> _TEXTE FOURNI_:

Il y a six ans, Zachary Wilder avait donné son premier récital parisien au Théâtre Grévin. Il nous présentait alors son album “Eternità d’amore – The Venice Project”, un disque gravé avec le luthiste Josep Maria Martí Duran. Nous y étions et avions découvert un artiste orfèvre, à l’élégance rare. Et c’est de nouveau dans le haut lieu insolite du Boulevard de Montmartre, le Musée Grévin (et dans le cadre des concerts de Philippe Maillard Productions), qu’il nous convie pour accomplir à son bras un voyage à Londres sur les traces des successeurs d’Henry Purcell, fer de lance de l’Opéra anglais. Dans ce programme serti de raretés, se côtoient Daniel Purcell, le frère, mais aussi Georg Frideric Haendel, John Weldon, John Eccles, auxquels est venu se joindre également Johann Christoph Pepusch, anglais si ce n’est de naissance, tout au moins de cœur, qui tire notamment sa notoriété de sa composition de Beggar’s opera sur le livret de John Gay.
Entouré de Brice Sailly au clavecin et Evolène Kiener, au basson et à la flûte, le ténor américain cherche, comme toujours, à interpréter les pièces choisies dans le style de l’époque qui leur est propre. Et à cet égard, le choix du Théâtre Grévin n’est sans doute pas un hasard. L’acoustique du lieu permet, en effet, de déployer toutes les couleurs et les nuances tant des véhéments éclats de « Oh take him gently from the pile » de John Eccles que des pianissimi délivrés à fleur de lèvres de « Morpheus Thou Gentle God » de Daniel Purcell. Et le résultat est d’une grâce et d’un naturel désarmant. Zachary Wilder cultive l’art de nous mettre en apesanteur dont son « Take those lips away » de John Weldon, à l’infini douceur extatique, est une éclatante illustration.
A la mention de ces œuvres, on réalise que c’est tout un répertoire méconnu que Zachary Wilder nous révèle ici et dont il s’approprie avec aisance le langage. Dans la cantate de Daniel Purcell « By Silver Thames’ Flowr’y side », avec laquelle il ouvre le programme, il déploie dans les récitatifs une admirable maîtrise du legato et place la beauté du son avant toute chose : le timbre et les couleurs les plus suaves servent pareillement tendresse et désespoir. En peintre subtil et élégant des émotions humaines, Zachary Wilder confère à la coloration déploratoire et plaintive de l’aria « In vain the Springs discloses » une lumière éclatante. Fin musicien, il est ici dans son jardin. Et il le prouve d’autant plus que le programme lui donne l’occasion de faire valoir sa virtuosité en venant à bout, avec une facilité déconcertante, des vocalises escarpées « I go to the Elysian Shade » d’Henry Carey.

> _LES CONSIGNES_:
1 > Reproduisez sans rien changer le passage de la critique du récital qui va de « Entouré de Brice » jusqu'à « une éclatante illustration. ».
2 > Reformulez sous forme de liste le paragraphe de la critique du récital qui commence par « Entouré de Brice Sailly », en conservant ses faits principaux.

> _EXTRAITS DES DONNÉES_:
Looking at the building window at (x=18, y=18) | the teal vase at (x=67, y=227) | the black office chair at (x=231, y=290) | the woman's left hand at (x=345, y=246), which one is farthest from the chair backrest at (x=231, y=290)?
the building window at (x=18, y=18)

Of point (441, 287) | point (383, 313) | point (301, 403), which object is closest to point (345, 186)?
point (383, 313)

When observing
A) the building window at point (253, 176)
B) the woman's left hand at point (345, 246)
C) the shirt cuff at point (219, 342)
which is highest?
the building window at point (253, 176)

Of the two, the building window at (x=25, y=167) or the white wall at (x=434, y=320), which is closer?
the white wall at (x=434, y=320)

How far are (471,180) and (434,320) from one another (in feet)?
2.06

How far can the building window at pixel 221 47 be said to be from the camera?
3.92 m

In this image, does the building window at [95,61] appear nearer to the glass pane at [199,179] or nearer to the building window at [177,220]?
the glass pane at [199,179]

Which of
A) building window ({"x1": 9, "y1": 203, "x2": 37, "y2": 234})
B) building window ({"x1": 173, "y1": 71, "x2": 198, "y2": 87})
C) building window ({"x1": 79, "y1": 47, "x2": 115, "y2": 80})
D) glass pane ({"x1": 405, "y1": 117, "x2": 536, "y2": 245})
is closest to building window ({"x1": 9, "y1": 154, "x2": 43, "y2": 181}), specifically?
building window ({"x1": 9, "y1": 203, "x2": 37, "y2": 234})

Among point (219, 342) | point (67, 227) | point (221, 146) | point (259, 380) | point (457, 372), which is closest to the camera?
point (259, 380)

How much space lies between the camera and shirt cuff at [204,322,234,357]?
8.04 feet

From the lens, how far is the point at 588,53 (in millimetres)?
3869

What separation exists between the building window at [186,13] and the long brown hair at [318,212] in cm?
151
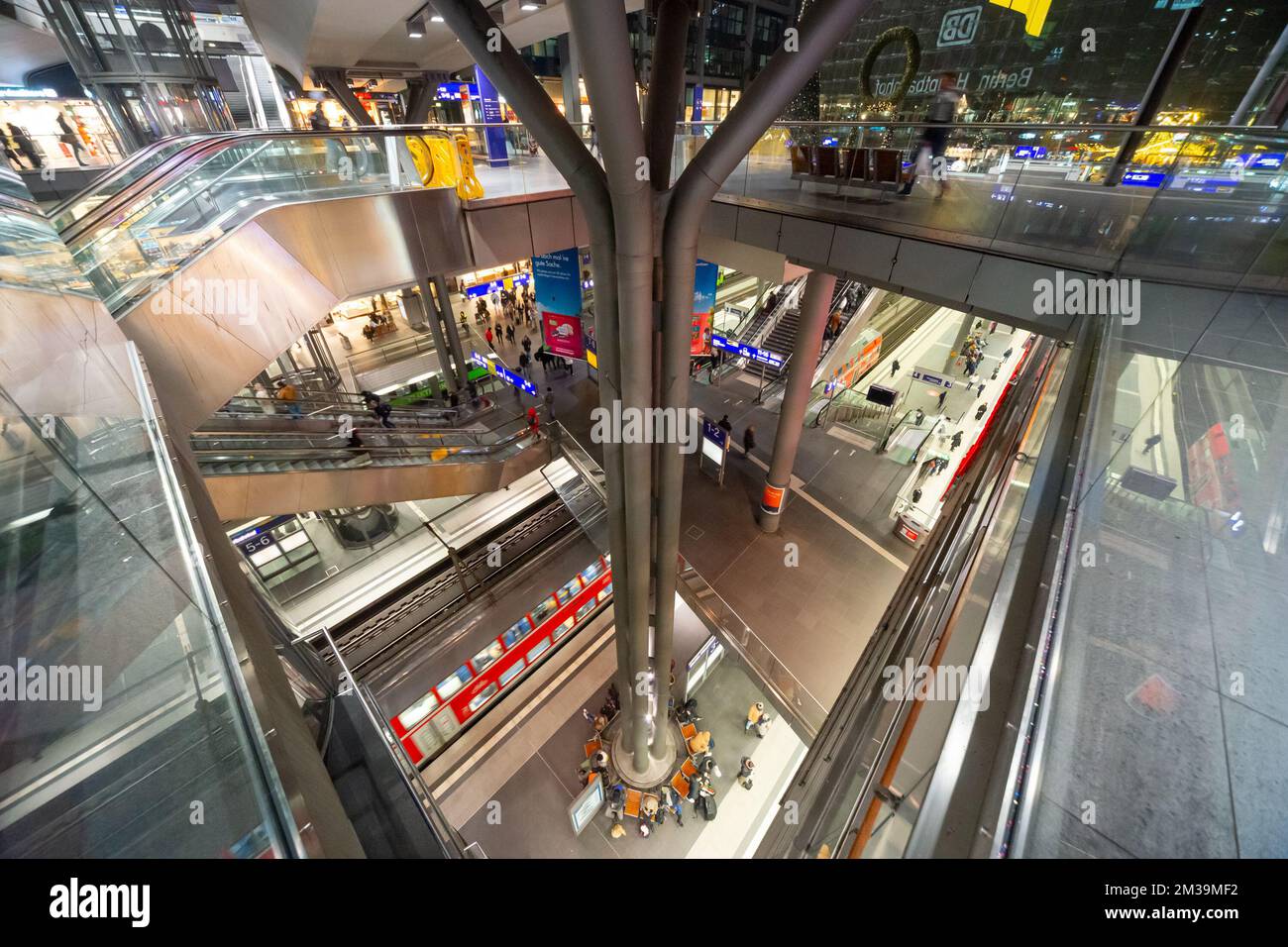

> _RÉPONSES COMPLÈTES_:
1 >
Entouré de Brice Sailly au clavecin et Evolène Kiener, au basson et à la flûte, le ténor américain cherche, comme toujours, à interpréter les pièces choisies dans le style de l’époque qui leur est propre. Et à cet égard, le choix du Théâtre Grévin n’est sans doute pas un hasard. L’acoustique du lieu permet, en effet, de déployer toutes les couleurs et les nuances tant des véhéments éclats de « Oh take him gently from the pile » de John Eccles que des pianissimi délivrés à fleur de lèvres de « Morpheus Thou Gentle God » de Daniel Purcell. Et le résultat est d’une grâce et d’un naturel désarmant. Zachary Wilder cultive l’art de nous mettre en apesanteur dont son « Take those lips away » de John Weldon, à l’infini douceur extatique, est une éclatante illustration.

2 >
- Le ténor américain est accompagné de Brice Sailly au clavecin et d'Evolène Kiener au basson et à la flûte.
- Comme toujours, il cherche à interpréter les pièces dans le style de leur époque.
- Le choix du Théâtre Grévin n'est sans doute pas un hasard. Son acoustique permet de déployer toutes les couleurs et les nuances, des éclats véhéments de « Oh take him gently from the pile » de John Eccles aux pianissimi de « Morpheus Thou Gentle God » de Daniel Purcell.
- Le résultat est d'une grâce et d'un naturel désarmants.
- Zachary Wilder sait mettre l'auditeur en apesanteur. Son « Take those lips away » de John Weldon, d'une douceur extatique, en est une éclatante illustration.